* **WHAT NEEDS TO BE DONE**
Print the data that follows without changing a single word.

* **AVAILABLE DATA**

Content starts

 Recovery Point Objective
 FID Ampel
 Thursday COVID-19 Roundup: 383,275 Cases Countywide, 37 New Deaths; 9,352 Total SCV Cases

Content ends

* **EXPECTED ANSWER**
 Recovery Point Objective
 FID Ampel
 Thursday COVID-19 Roundup: 383,275 Cases Countywide, 37 New Deaths; 9,352 Total SCV Cases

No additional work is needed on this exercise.